Sunday, September 4, 2005

Little black rain cloud



Have you ever had one of those days when you just don't care about anything? You don't care if you get out of bed in the morning. You don't care if you get dressed? You just don't care.

I'm having one of those days. Or, I guess a better thing would be to say that I'm having one of those weeks. I've just not felt right. I don't give a rat's behind whether I do anything worthwhile or not. I just want to lay in bed and sleep. I don't want to watch tv, get on the computer, live my life. Nothing. Even when I do get up and do something, it doesn't seem to go right and that just makes me even more depressed. And, of course, when I feel this way I also don't care whether I follow my Nutrisystem diet or not. I've gone so far off plan these past few days that when I hopped on the scale this morning it showed a 3 lb. weight gain! And that just makes me even more depressed about everything. It's an endless cycle. Hubby even told me this morning that I'm no fun anymore which makes me feel even worse because now I'm bringing other people into this crap!

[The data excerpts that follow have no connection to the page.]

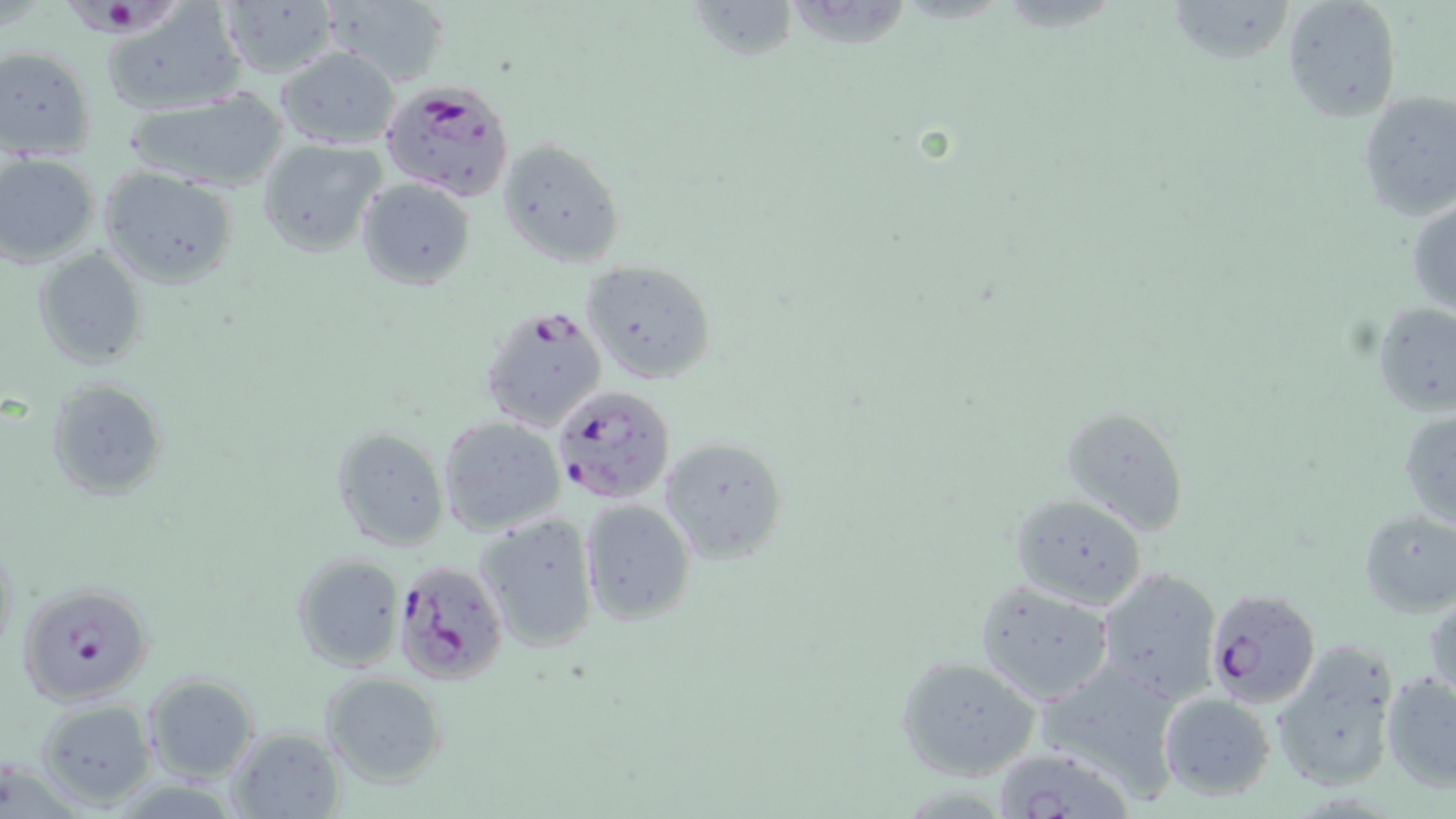
Approximate bounding boxes as (x1, y1, x2, y2) in pixels. Uninfected red blood cell locations: (322, 0, 450, 87), (688, 0, 799, 60), (1167, 0, 1295, 69), (215, 1, 335, 79), (1282, 1, 1401, 122), (103, 3, 244, 116), (0, 46, 95, 160), (275, 47, 400, 149), (1355, 88, 1456, 222), (123, 89, 290, 192), (496, 137, 625, 269), (259, 140, 385, 257), (0, 153, 100, 268), (99, 166, 239, 290), (356, 178, 475, 291), (1408, 195, 1456, 317), (33, 248, 147, 368), (579, 259, 716, 385), (1373, 303, 1456, 415), (46, 379, 167, 503), (436, 404, 682, 521), (1058, 406, 1191, 535), (1399, 406, 1456, 530), (436, 416, 566, 536), (331, 425, 450, 553), (657, 435, 787, 564), (1010, 492, 1148, 608), (580, 499, 698, 626), (1358, 509, 1456, 619), (474, 511, 600, 654), (291, 553, 406, 671), (1094, 567, 1220, 704), (975, 580, 1114, 705), (1427, 589, 1456, 711), (1272, 639, 1402, 795), (895, 656, 1041, 782), (1030, 661, 1186, 803), (1379, 671, 1456, 792), (321, 673, 448, 789), (142, 674, 260, 785), (1159, 692, 1274, 802), (36, 699, 155, 809), (226, 726, 345, 817), (991, 745, 1140, 819). Plasmodium falciparum-infected red blood cell locations: (65, 0, 177, 38), (381, 80, 515, 202), (478, 300, 608, 432), (549, 382, 676, 503), (393, 558, 508, 684), (15, 580, 151, 706), (1204, 588, 1322, 707). Slide-level diagnosis: Plasmodium falciparum. May-Grünwald-Giemsa stain. Thin blood smear. Image is 1456×819 pixels. Single field of view. Captured at 1000x magnification. Light microscopy.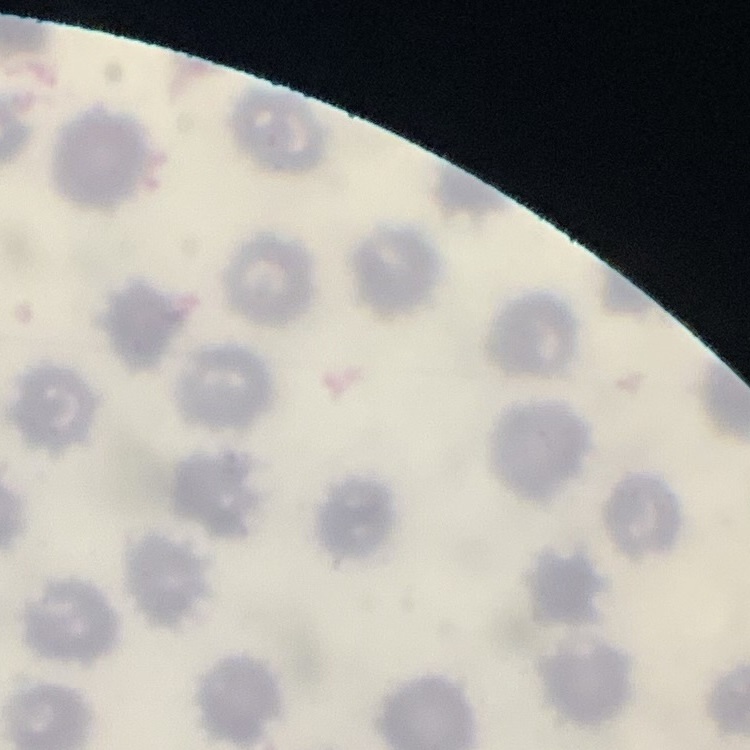
Summary:
  - Erythrocyte morphology: no rouleaux formation
  - Stain: Field's or Giemsa
  - Image type: one tile cut from a larger photomicrograph
  - Preparation: thin peripheral smear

I'm hoping that I wake up one of these days and things finally look better and I'll snap out of this funk. I feel like one of those cartoons where you see the little black cloud hovering over the kids head and they are the only one who's getting rained on. Go away little black rain cloud. I'm ready for some sunshine!

1 comment:

Karon said...

Ahhhh... Lisa! I know exactly how you are feeling. You don't know me from Adam but know that I care. It will get better. This is a funky time for many of us as kids go back to school, summer ends, dog days and heat hangs on, and with all that's gone on with the hurricane and gas prices well ... Give yourself a break. Don't give up on you. You CAN do this!